──────── Source extract ────────

Written by George Novacek

Measurement Techniques

Object tracking is a required feature in many modern control systems. In this article, George examines measurement techniques used generate electrical output with respect to distance or position.

Without displacement and position sensors, robotics and position control systems couldn’t exist. In this article, I’ll cover measurement techniques generating electrical output with respect to distance or position. The terminology encountered in the literature on this subject is not very consistent, so to avoid confusion, I use the term displacement sensors to refer to devices that continuously track an object’s movement. Position sensors are those that indicate when a target object has reached its destination. Displacement sensors can be divided into three major categories: linear, rotary, and contactless. Once again, an ambiguity exists in literature as to what constitutes a contactless sensor.


Some refer to Linear Variable Differential Transformers (LVDT) as contactless, as opposed to, for instance, potentiometers, whose wiper and thus circuit is attached to the measured object. For clarity, I shall call sensors contactless if and only if none of their parts are mechanically coupled with the measured object, such as in radar or ultrasonic ranging.

LVDTs have been around for about a century. With their unlimited resolution while working in the harshest environments, including space, they have been the undeclared kings of displacement sensors. Figure 1 depicts an LVDT. The primary coil is excited by an AC signal. The core of the LVDT is attached to the object whose movement is to be tracked. As the core moves, the inductive coupling between the primary and the secondary windings changes, which in turn changes the output voltages of the secondary windings.

Figure 1  This is a simplified cross-section of an LVDT. Coils are often tapered or otherwise formed to ensure the best linearity.

────────

## Problem
Condense the paragraph of the sensor article that begins "LVDTs have been around for about a century" into a short bulleted list that keeps its main facts.

──────── Dataset content ────────

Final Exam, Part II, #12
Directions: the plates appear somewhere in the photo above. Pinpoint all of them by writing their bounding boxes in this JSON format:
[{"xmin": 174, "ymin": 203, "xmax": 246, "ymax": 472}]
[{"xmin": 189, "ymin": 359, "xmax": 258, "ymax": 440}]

────────

## Reply to the exercise
- LVDTs have existed for about a century.
- They offer unlimited resolution and work in the harshest environments, including space, making them the undeclared kings of displacement sensors.
- An AC signal excites the primary coil.
- The core is attached to the object being tracked.
- When the core moves, the inductive coupling between the primary and secondary windings changes, which changes the output voltages of the secondary windings.